### What the task asks
Your task is to tally the lines of the listing containing the word "Better" and report the figure alone.
[Start of Attachment]
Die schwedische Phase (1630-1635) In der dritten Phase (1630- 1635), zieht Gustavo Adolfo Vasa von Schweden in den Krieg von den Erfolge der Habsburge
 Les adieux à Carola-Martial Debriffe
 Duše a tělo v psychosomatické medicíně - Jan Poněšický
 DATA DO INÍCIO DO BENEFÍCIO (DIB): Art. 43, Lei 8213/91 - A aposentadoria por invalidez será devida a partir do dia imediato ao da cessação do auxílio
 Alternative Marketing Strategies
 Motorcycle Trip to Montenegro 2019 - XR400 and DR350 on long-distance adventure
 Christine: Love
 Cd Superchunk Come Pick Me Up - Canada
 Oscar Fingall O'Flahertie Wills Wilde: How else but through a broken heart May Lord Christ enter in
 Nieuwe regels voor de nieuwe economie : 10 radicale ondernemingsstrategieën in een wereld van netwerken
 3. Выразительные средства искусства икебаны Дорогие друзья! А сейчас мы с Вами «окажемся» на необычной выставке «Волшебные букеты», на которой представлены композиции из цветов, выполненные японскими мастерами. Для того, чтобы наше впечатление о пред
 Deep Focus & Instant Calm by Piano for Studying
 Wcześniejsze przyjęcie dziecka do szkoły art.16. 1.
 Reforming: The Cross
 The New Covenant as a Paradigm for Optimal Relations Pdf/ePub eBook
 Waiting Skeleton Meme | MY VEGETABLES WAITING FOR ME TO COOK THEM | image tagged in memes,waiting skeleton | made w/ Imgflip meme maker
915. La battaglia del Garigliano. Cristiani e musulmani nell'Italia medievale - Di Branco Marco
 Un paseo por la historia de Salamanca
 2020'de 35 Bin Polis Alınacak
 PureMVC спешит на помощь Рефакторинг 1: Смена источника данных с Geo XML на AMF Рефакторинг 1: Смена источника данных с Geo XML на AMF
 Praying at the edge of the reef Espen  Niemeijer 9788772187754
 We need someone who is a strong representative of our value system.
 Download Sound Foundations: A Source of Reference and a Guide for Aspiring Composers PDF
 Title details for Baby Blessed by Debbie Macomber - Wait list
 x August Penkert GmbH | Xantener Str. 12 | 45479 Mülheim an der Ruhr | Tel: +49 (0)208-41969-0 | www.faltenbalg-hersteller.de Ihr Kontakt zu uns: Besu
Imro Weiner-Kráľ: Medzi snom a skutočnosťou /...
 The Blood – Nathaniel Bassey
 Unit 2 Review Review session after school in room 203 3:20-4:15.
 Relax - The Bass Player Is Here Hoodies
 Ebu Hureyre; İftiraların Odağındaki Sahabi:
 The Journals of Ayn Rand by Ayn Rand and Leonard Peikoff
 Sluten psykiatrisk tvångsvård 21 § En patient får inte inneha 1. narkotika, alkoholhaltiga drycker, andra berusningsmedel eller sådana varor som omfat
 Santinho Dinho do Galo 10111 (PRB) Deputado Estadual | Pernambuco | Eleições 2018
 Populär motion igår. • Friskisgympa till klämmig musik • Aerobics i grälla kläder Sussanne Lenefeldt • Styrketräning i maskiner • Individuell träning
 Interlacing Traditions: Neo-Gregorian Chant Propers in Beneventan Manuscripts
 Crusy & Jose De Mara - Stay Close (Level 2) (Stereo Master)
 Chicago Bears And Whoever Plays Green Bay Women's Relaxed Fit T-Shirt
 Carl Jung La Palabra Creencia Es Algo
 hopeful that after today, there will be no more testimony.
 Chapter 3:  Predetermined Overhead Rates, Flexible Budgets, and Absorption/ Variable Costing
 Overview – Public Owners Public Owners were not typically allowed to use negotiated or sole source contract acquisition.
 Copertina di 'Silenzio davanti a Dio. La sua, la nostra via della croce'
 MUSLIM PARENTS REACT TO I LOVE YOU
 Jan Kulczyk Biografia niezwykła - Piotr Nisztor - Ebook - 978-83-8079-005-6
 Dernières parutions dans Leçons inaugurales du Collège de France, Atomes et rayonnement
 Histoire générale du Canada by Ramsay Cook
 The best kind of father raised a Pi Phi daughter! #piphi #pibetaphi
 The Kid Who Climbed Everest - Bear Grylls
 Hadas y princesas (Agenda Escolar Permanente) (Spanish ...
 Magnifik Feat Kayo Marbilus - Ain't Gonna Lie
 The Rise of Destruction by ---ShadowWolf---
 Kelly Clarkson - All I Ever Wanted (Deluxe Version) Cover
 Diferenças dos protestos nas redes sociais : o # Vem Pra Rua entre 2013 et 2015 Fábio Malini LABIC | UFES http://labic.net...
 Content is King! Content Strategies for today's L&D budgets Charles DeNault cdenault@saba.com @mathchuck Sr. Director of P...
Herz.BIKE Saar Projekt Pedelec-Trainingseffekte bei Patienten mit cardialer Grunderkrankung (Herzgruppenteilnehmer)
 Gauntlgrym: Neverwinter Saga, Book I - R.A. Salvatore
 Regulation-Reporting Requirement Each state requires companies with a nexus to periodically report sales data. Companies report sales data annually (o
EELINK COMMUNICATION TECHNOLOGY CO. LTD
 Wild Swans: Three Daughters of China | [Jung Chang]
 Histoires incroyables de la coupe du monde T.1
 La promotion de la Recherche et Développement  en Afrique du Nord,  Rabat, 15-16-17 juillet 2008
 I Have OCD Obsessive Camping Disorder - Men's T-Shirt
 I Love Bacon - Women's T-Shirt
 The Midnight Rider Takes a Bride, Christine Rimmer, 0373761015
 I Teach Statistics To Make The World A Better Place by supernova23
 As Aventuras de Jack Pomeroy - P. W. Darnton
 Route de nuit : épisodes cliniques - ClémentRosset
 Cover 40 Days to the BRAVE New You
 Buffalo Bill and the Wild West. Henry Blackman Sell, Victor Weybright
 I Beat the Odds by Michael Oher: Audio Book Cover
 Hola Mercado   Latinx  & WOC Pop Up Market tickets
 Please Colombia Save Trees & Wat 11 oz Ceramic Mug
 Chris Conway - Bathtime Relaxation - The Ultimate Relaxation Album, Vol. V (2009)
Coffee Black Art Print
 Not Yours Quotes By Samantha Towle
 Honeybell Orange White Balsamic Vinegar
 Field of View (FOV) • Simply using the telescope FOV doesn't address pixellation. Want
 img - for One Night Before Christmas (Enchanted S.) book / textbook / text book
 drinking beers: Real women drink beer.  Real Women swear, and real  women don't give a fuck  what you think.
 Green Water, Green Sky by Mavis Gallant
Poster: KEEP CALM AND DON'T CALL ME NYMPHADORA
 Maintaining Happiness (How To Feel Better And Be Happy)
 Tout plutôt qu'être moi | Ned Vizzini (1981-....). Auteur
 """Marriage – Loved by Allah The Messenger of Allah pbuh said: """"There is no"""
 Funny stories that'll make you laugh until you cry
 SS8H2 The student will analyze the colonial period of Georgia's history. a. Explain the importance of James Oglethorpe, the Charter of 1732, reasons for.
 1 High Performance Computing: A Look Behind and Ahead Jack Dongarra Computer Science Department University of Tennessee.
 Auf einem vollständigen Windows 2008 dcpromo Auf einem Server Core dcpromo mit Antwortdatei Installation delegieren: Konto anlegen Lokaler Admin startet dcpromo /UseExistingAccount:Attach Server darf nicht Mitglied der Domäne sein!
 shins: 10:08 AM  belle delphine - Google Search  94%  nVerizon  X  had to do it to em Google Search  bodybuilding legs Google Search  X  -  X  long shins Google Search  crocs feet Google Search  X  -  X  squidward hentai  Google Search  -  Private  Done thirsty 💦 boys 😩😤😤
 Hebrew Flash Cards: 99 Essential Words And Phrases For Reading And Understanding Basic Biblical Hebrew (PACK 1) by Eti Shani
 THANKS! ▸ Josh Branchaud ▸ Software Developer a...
[End of Attachment]
### Exercise output
2